━━━ SUPPLIED MATERIAL ━━━

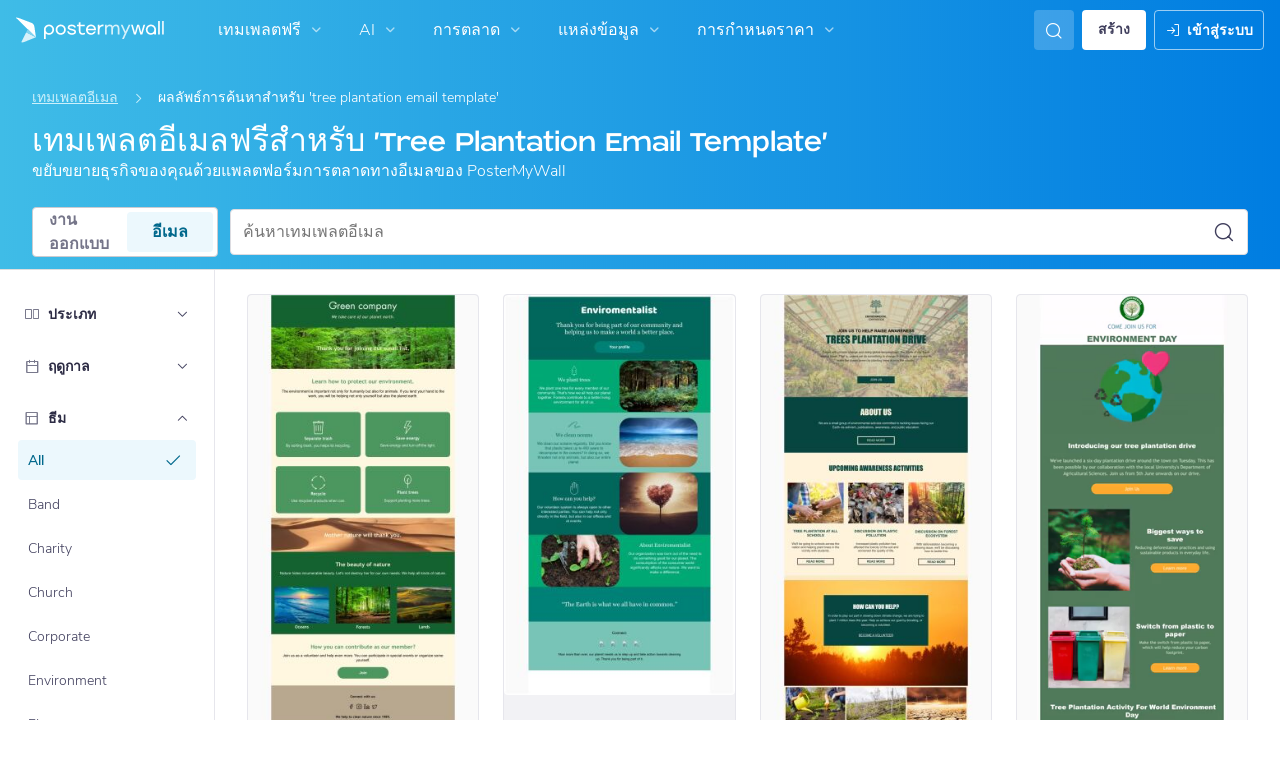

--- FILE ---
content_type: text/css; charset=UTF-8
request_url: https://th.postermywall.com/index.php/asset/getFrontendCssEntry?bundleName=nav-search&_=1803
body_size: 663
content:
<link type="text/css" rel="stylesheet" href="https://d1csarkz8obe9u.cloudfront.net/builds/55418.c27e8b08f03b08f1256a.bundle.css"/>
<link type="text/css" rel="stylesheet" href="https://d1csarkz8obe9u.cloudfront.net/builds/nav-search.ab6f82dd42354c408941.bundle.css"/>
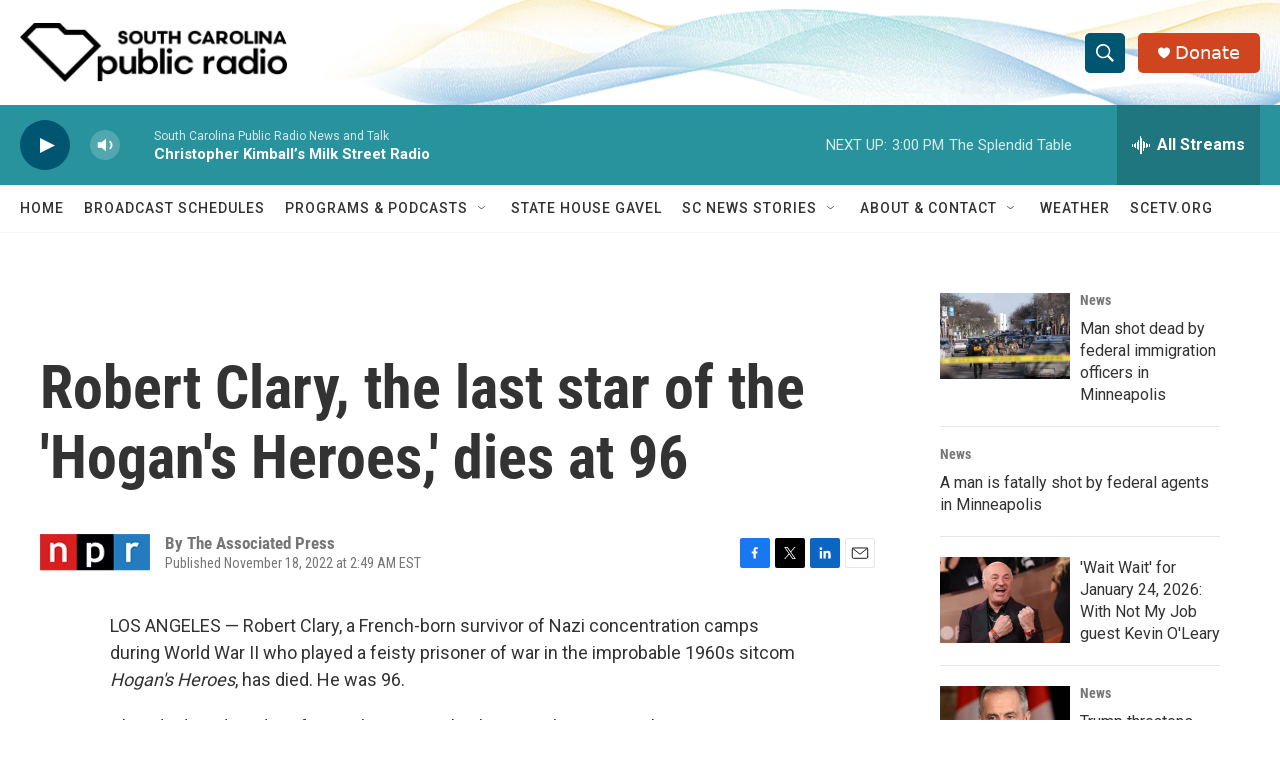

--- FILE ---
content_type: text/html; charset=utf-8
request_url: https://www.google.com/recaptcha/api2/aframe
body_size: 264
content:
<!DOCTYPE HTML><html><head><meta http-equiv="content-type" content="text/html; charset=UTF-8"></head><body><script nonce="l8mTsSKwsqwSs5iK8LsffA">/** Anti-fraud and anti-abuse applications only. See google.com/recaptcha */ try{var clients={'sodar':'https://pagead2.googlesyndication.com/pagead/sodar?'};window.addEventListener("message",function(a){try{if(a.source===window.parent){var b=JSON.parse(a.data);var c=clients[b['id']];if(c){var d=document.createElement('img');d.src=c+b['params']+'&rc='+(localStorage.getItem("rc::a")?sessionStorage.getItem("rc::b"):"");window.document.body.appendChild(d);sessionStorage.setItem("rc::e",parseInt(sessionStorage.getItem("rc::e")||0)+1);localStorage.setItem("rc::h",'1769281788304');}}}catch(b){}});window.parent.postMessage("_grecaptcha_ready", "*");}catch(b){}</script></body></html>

━━━

PROBLEM STATEMENT: For every record above, repeat the text exactly and omit any picture.

ANSWER TO THIS TASK:
--- FILE ---
content_type: text/css; charset=UTF-8
request_url: https://th.postermywall.com/index.php/asset/getFrontendCssEntry?bundleName=nav-search&_=1803
body_size: 663
content:
<link type="text/css" rel="stylesheet" href="https://d1csarkz8obe9u.cloudfront.net/builds/55418.c27e8b08f03b08f1256a.bundle.css"/>
<link type="text/css" rel="stylesheet" href="https://d1csarkz8obe9u.cloudfront.net/builds/nav-search.ab6f82dd42354c408941.bundle.css"/>

--- FILE ---
content_type: text/html; charset=utf-8
request_url: https://www.google.com/recaptcha/api2/aframe
body_size: 264
content:
<!DOCTYPE HTML><html><head><meta http-equiv="content-type" content="text/html; charset=UTF-8"></head><body><script nonce="l8mTsSKwsqwSs5iK8LsffA">/** Anti-fraud and anti-abuse applications only. See google.com/recaptcha */ try{var clients={'sodar':'https://pagead2.googlesyndication.com/pagead/sodar?'};window.addEventListener("message",function(a){try{if(a.source===window.parent){var b=JSON.parse(a.data);var c=clients[b['id']];if(c){var d=document.createElement('img');d.src=c+b['params']+'&rc='+(localStorage.getItem("rc::a")?sessionStorage.getItem("rc::b"):"");window.document.body.appendChild(d);sessionStorage.setItem("rc::e",parseInt(sessionStorage.getItem("rc::e")||0)+1);localStorage.setItem("rc::h",'1769281788304');}}}catch(b){}});window.parent.postMessage("_grecaptcha_ready", "*");}catch(b){}</script></body></html>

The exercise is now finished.